In his typical bombastic style, Gingrich blasted President Obama and his aides for being national security wimps. He declared, "America is at risk of a catastrophic disaster here at home, and that is a reality our elites are hiding from." He proclaimed that it is "clear the Obama administration is willfully blind to the nature of our enemies and the forces which threaten America." And he essentially charged Obama-ites with treason: "It is the natural path of secular socialist intellectuals to prefer our opponents to us and to accept their lies over our truths."

This is all nonsense. Obama and Co. prefer "our opponents" and knowingly ignore threats? This president is sending 30,000 more troops to Afghanistan (for good or bad) and has ordered far more drone attacks on al-Qaeda and other insurgent targets in Afghanistan and Pakistan than were conducted during the Bush-Cheney years. These are not the acts of a man who fancies the nation's foes.

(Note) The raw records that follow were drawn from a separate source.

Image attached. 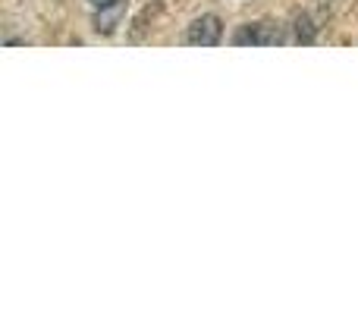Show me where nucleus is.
<instances>
[{
	"label": "nucleus",
	"instance_id": "1",
	"mask_svg": "<svg viewBox=\"0 0 358 314\" xmlns=\"http://www.w3.org/2000/svg\"><path fill=\"white\" fill-rule=\"evenodd\" d=\"M283 41L280 35V25L271 19H255V22L239 25V31L233 35L236 48H273V44Z\"/></svg>",
	"mask_w": 358,
	"mask_h": 314
},
{
	"label": "nucleus",
	"instance_id": "5",
	"mask_svg": "<svg viewBox=\"0 0 358 314\" xmlns=\"http://www.w3.org/2000/svg\"><path fill=\"white\" fill-rule=\"evenodd\" d=\"M92 10H104V6H113V3H123V0H88Z\"/></svg>",
	"mask_w": 358,
	"mask_h": 314
},
{
	"label": "nucleus",
	"instance_id": "4",
	"mask_svg": "<svg viewBox=\"0 0 358 314\" xmlns=\"http://www.w3.org/2000/svg\"><path fill=\"white\" fill-rule=\"evenodd\" d=\"M292 41H296V44H305V48L317 41V25L311 22L308 13L296 16V22H292Z\"/></svg>",
	"mask_w": 358,
	"mask_h": 314
},
{
	"label": "nucleus",
	"instance_id": "3",
	"mask_svg": "<svg viewBox=\"0 0 358 314\" xmlns=\"http://www.w3.org/2000/svg\"><path fill=\"white\" fill-rule=\"evenodd\" d=\"M126 6H129V0H123V3H113V6H104V10H92L94 31H98V35H113V31L123 25Z\"/></svg>",
	"mask_w": 358,
	"mask_h": 314
},
{
	"label": "nucleus",
	"instance_id": "2",
	"mask_svg": "<svg viewBox=\"0 0 358 314\" xmlns=\"http://www.w3.org/2000/svg\"><path fill=\"white\" fill-rule=\"evenodd\" d=\"M185 41L192 48H217L223 41V19L214 13H204V16L192 19V25L185 29Z\"/></svg>",
	"mask_w": 358,
	"mask_h": 314
}]
</instances>
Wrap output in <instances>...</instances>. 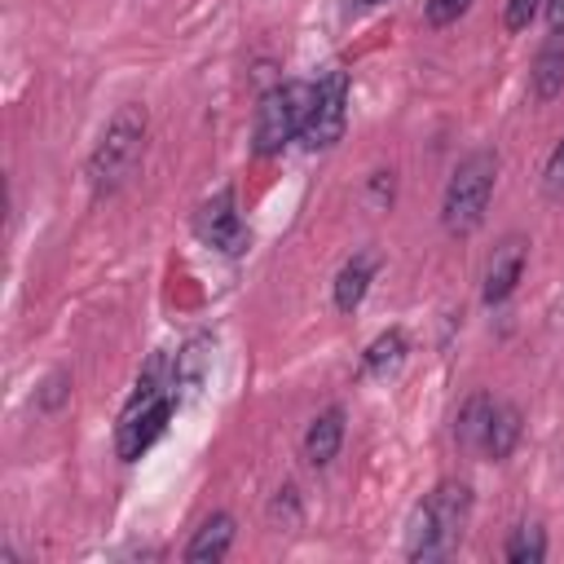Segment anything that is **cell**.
Wrapping results in <instances>:
<instances>
[{
    "mask_svg": "<svg viewBox=\"0 0 564 564\" xmlns=\"http://www.w3.org/2000/svg\"><path fill=\"white\" fill-rule=\"evenodd\" d=\"M198 238L207 242V247H216V251H229V256H238L242 247H247V225H242V216L234 212V189H220L216 198H207L203 207H198Z\"/></svg>",
    "mask_w": 564,
    "mask_h": 564,
    "instance_id": "7",
    "label": "cell"
},
{
    "mask_svg": "<svg viewBox=\"0 0 564 564\" xmlns=\"http://www.w3.org/2000/svg\"><path fill=\"white\" fill-rule=\"evenodd\" d=\"M494 181H498V154H494V150H476V154H467V159L454 167L449 185H445L441 225H445L449 234H471V229L485 220Z\"/></svg>",
    "mask_w": 564,
    "mask_h": 564,
    "instance_id": "3",
    "label": "cell"
},
{
    "mask_svg": "<svg viewBox=\"0 0 564 564\" xmlns=\"http://www.w3.org/2000/svg\"><path fill=\"white\" fill-rule=\"evenodd\" d=\"M308 101H313V88L308 84H273L260 106H256V128H251V141H256V154L269 159L278 154L291 137H300L304 128V115H308Z\"/></svg>",
    "mask_w": 564,
    "mask_h": 564,
    "instance_id": "5",
    "label": "cell"
},
{
    "mask_svg": "<svg viewBox=\"0 0 564 564\" xmlns=\"http://www.w3.org/2000/svg\"><path fill=\"white\" fill-rule=\"evenodd\" d=\"M401 352H405V335H401V330H388V335H379V339L370 344V352H366V370L392 366V361H401Z\"/></svg>",
    "mask_w": 564,
    "mask_h": 564,
    "instance_id": "16",
    "label": "cell"
},
{
    "mask_svg": "<svg viewBox=\"0 0 564 564\" xmlns=\"http://www.w3.org/2000/svg\"><path fill=\"white\" fill-rule=\"evenodd\" d=\"M141 154H145V110L141 106H123L106 123V132H101V141L93 150V163H88V176H93L97 194H115L137 172Z\"/></svg>",
    "mask_w": 564,
    "mask_h": 564,
    "instance_id": "2",
    "label": "cell"
},
{
    "mask_svg": "<svg viewBox=\"0 0 564 564\" xmlns=\"http://www.w3.org/2000/svg\"><path fill=\"white\" fill-rule=\"evenodd\" d=\"M542 185H546V194L551 198H564V141L551 150V159H546V176H542Z\"/></svg>",
    "mask_w": 564,
    "mask_h": 564,
    "instance_id": "19",
    "label": "cell"
},
{
    "mask_svg": "<svg viewBox=\"0 0 564 564\" xmlns=\"http://www.w3.org/2000/svg\"><path fill=\"white\" fill-rule=\"evenodd\" d=\"M229 542H234V516L216 511V516H207V520L194 529V538H189V546H185V560H189V564H207V560L216 564V560H225Z\"/></svg>",
    "mask_w": 564,
    "mask_h": 564,
    "instance_id": "11",
    "label": "cell"
},
{
    "mask_svg": "<svg viewBox=\"0 0 564 564\" xmlns=\"http://www.w3.org/2000/svg\"><path fill=\"white\" fill-rule=\"evenodd\" d=\"M62 383H66V379H62V375H53V379H48V383H44V388H48V392H44V410H53V405H57V401H62V392H66V388H62Z\"/></svg>",
    "mask_w": 564,
    "mask_h": 564,
    "instance_id": "20",
    "label": "cell"
},
{
    "mask_svg": "<svg viewBox=\"0 0 564 564\" xmlns=\"http://www.w3.org/2000/svg\"><path fill=\"white\" fill-rule=\"evenodd\" d=\"M172 401H176V397L163 388L159 361H150V370L141 375V383H137V392H132V401H128V410H123V419H119V432H115L119 458H141V454L163 436V427H167V419H172Z\"/></svg>",
    "mask_w": 564,
    "mask_h": 564,
    "instance_id": "4",
    "label": "cell"
},
{
    "mask_svg": "<svg viewBox=\"0 0 564 564\" xmlns=\"http://www.w3.org/2000/svg\"><path fill=\"white\" fill-rule=\"evenodd\" d=\"M375 269H379V256H375V251H357V256L339 269V278H335V308H339V313H352V308L366 300Z\"/></svg>",
    "mask_w": 564,
    "mask_h": 564,
    "instance_id": "10",
    "label": "cell"
},
{
    "mask_svg": "<svg viewBox=\"0 0 564 564\" xmlns=\"http://www.w3.org/2000/svg\"><path fill=\"white\" fill-rule=\"evenodd\" d=\"M467 511H471V489L463 480H441L423 507L414 511V524H410V560H436V555H449L463 538V524H467Z\"/></svg>",
    "mask_w": 564,
    "mask_h": 564,
    "instance_id": "1",
    "label": "cell"
},
{
    "mask_svg": "<svg viewBox=\"0 0 564 564\" xmlns=\"http://www.w3.org/2000/svg\"><path fill=\"white\" fill-rule=\"evenodd\" d=\"M546 22L551 31H564V0H546Z\"/></svg>",
    "mask_w": 564,
    "mask_h": 564,
    "instance_id": "21",
    "label": "cell"
},
{
    "mask_svg": "<svg viewBox=\"0 0 564 564\" xmlns=\"http://www.w3.org/2000/svg\"><path fill=\"white\" fill-rule=\"evenodd\" d=\"M489 414H494V397H485V392L467 397V405L458 410V423H454V441L467 445V449H480V436H485Z\"/></svg>",
    "mask_w": 564,
    "mask_h": 564,
    "instance_id": "14",
    "label": "cell"
},
{
    "mask_svg": "<svg viewBox=\"0 0 564 564\" xmlns=\"http://www.w3.org/2000/svg\"><path fill=\"white\" fill-rule=\"evenodd\" d=\"M524 260H529V242H524L520 234H507V238L494 247L489 264H485V286H480L485 304H502V300L516 291V282H520V273H524Z\"/></svg>",
    "mask_w": 564,
    "mask_h": 564,
    "instance_id": "8",
    "label": "cell"
},
{
    "mask_svg": "<svg viewBox=\"0 0 564 564\" xmlns=\"http://www.w3.org/2000/svg\"><path fill=\"white\" fill-rule=\"evenodd\" d=\"M467 4H471V0H427L423 13H427L432 26H449V22H458V18L467 13Z\"/></svg>",
    "mask_w": 564,
    "mask_h": 564,
    "instance_id": "17",
    "label": "cell"
},
{
    "mask_svg": "<svg viewBox=\"0 0 564 564\" xmlns=\"http://www.w3.org/2000/svg\"><path fill=\"white\" fill-rule=\"evenodd\" d=\"M344 123H348V75L344 70H326L317 79V88H313L300 141L308 150H326V145H335L344 137Z\"/></svg>",
    "mask_w": 564,
    "mask_h": 564,
    "instance_id": "6",
    "label": "cell"
},
{
    "mask_svg": "<svg viewBox=\"0 0 564 564\" xmlns=\"http://www.w3.org/2000/svg\"><path fill=\"white\" fill-rule=\"evenodd\" d=\"M366 4H379V0H366Z\"/></svg>",
    "mask_w": 564,
    "mask_h": 564,
    "instance_id": "22",
    "label": "cell"
},
{
    "mask_svg": "<svg viewBox=\"0 0 564 564\" xmlns=\"http://www.w3.org/2000/svg\"><path fill=\"white\" fill-rule=\"evenodd\" d=\"M564 93V31H551V40L533 57V97L551 101Z\"/></svg>",
    "mask_w": 564,
    "mask_h": 564,
    "instance_id": "12",
    "label": "cell"
},
{
    "mask_svg": "<svg viewBox=\"0 0 564 564\" xmlns=\"http://www.w3.org/2000/svg\"><path fill=\"white\" fill-rule=\"evenodd\" d=\"M546 555V533L538 524H520L511 538H507V560L511 564H538Z\"/></svg>",
    "mask_w": 564,
    "mask_h": 564,
    "instance_id": "15",
    "label": "cell"
},
{
    "mask_svg": "<svg viewBox=\"0 0 564 564\" xmlns=\"http://www.w3.org/2000/svg\"><path fill=\"white\" fill-rule=\"evenodd\" d=\"M538 9H546V0H507V31H524Z\"/></svg>",
    "mask_w": 564,
    "mask_h": 564,
    "instance_id": "18",
    "label": "cell"
},
{
    "mask_svg": "<svg viewBox=\"0 0 564 564\" xmlns=\"http://www.w3.org/2000/svg\"><path fill=\"white\" fill-rule=\"evenodd\" d=\"M339 441H344V410L339 405H326L308 427H304V458L313 467H326L335 454H339Z\"/></svg>",
    "mask_w": 564,
    "mask_h": 564,
    "instance_id": "9",
    "label": "cell"
},
{
    "mask_svg": "<svg viewBox=\"0 0 564 564\" xmlns=\"http://www.w3.org/2000/svg\"><path fill=\"white\" fill-rule=\"evenodd\" d=\"M516 441H520V410L507 405V401H494V414H489L485 436H480V454L498 463V458H507L516 449Z\"/></svg>",
    "mask_w": 564,
    "mask_h": 564,
    "instance_id": "13",
    "label": "cell"
}]
</instances>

Gingrich likes to pose as a serious thinker and idea man, but his embrace of such melodramatic hyperbole is more befitting a cartoon character. But Gingrich has always undermined his attempts to be seen as a statesman by immature bomb-throwing. After the 2008 campaign -- during which he originated the GOP's "Drill, Baby, Drill" initiative -- he positioned himself as a post-partisan player, declaring that he wanted to promote a "tri-partisan" approach to politics that would bring together Democrats, Republicans, and independents. He denounced the Republican Party for releasing an ad attempting to tie Obama to disgraced Illinois Gov. Rod Blagojevich, decrying "the sort of negative attack politics that the voters rejected in 2006 and 2008." Yet now -- after the Tea Party explosion has made attack politics rather popular on the right -- Gingrich is willing (and eager) to engage in the most foul of attacks: accusing the president of purposefully endangering the country because he and his crew prefer America's enemies. This is the worst form of calumny.